[TEXT SECTION]

- - - -

"Halfway Down" is a poem by A.A. Milne, included in the 1924 collection When We Were Very Young. A "juvenile meditation", Zena Sutherland comments in Children & Books that both the poem and Ernest Shepard's illustration "has caught the mood of suspended action that is always overtaking small children on stairs." Christopher Robin, the child in Milne's Winnie the Pooh stories, is the presumed narrator of the poem.

"Halfway Down the Stairs"
A song was created from the poem by Harold Fraser-Simson, who put many of Milne's poems to music.

"Halfway Down the Stairs" was used in the first season of The Muppet Show. The performance was staged in the middle of a flight of stairs, and became the most significant performance of the season for Kermit the Frog's nephew Robin the Frog. The sequence was reshot for a few different countries' broadcast of the tenth episode, with guest Harvey Korman.

- - - -

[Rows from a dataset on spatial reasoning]
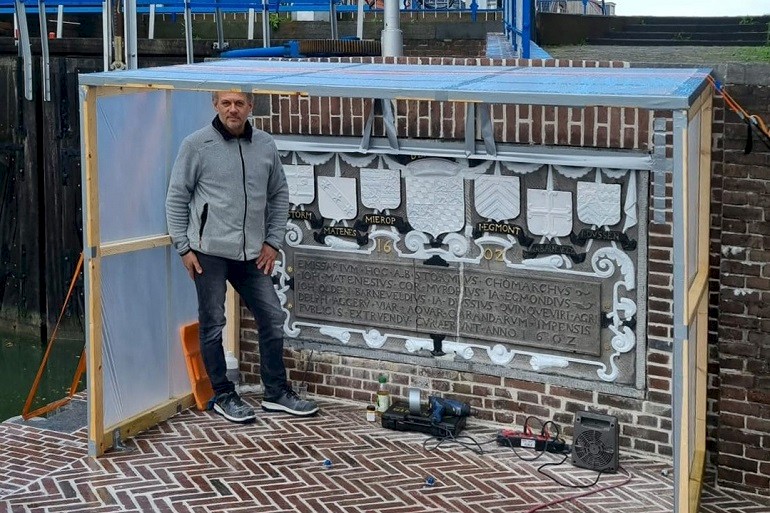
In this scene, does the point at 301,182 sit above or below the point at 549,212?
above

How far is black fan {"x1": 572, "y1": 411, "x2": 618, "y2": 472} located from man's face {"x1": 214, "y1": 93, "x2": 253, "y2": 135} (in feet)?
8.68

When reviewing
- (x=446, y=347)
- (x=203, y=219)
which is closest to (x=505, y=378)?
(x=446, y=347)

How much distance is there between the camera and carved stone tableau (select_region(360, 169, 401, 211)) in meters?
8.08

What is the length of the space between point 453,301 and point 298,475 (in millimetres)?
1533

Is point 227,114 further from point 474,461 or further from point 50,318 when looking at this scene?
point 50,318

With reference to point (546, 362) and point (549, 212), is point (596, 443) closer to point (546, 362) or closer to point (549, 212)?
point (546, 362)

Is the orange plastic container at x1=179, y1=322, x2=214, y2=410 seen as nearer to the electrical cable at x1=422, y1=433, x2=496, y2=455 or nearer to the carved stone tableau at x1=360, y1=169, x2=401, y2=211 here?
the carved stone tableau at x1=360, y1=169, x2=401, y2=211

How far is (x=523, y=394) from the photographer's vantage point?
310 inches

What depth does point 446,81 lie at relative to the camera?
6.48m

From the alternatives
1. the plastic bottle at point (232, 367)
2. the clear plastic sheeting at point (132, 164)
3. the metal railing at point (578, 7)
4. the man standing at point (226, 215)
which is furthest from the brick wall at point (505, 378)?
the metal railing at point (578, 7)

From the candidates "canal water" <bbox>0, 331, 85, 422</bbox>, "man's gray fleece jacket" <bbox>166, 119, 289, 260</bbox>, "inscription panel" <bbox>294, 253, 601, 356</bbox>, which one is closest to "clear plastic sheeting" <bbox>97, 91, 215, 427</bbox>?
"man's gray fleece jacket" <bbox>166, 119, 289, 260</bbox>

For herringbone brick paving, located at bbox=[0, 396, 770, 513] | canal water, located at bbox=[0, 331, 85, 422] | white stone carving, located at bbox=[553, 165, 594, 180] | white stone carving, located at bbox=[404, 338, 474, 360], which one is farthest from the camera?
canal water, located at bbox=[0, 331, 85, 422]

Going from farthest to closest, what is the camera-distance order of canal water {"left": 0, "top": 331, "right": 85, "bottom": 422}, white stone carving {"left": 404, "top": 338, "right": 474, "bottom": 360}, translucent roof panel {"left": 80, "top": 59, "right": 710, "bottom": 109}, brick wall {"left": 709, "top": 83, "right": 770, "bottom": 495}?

- - - -

[TASKS FOR THIS EXERCISE]
1) From the text on the Milne poem, extract the stretch from "A song was created" through "guest Harvey Korman.".
2) Answer these questions using the text on the Milne poem:
(a) In which collection was the poem included?
(b) Who created a song from the poem?
(c) Who was the guest on the tenth episode of The Muppet Show?
3) Write a continuation of the text on the Milne poem "Halfway Down," starting right after its final sentence.

[TASK-BY-TASK ANSWERS]
1)
A song was created from the poem by Harold Fraser-Simson, who put many of Milne's poems to music.

"Halfway Down the Stairs" was used in the first season of The Muppet Show. The performance was staged in the middle of a flight of stairs, and became the most significant performance of the season for Kermit the Frog's nephew Robin the Frog. The sequence was reshot for a few different countries' broadcast of the tenth episode, with guest Harvey Korman.

2)
(a) When We Were Very Young, the 1924 collection.
(b) Harold Fraser-Simson.
(c) Harvey Korman.

3)
The song was included on the LP The Muppet Show, later released separately reaching #7 on the UK Singles Chart in 1977. The sequence was refilmed for inclusion in Top of the Pops. The track was also included on the CD The Best of The Muppets and the VHS Playhouse Video: Children's Songs and Stories.

Jerry Nelson, who served as Robin the Frog's performer, sang the song at Jim Henson's memorial service during a segment where various Muppet performers sang Henson's favorite songs as their characters.

Rowlf the Dog sang a cover of this song in his album, Ol' Brown Ears is Back. American singer Amy Lee of the band Evanescence sang a cover of the song which was included on the 2011 album Muppets: The Green Album.

A cover of this song was sung in the Family Guy episode You Can't Handle the Booth!. In the episode, Peter gets stuck in the bannister slats of his staircase and dejectedly sings the song to pass the time.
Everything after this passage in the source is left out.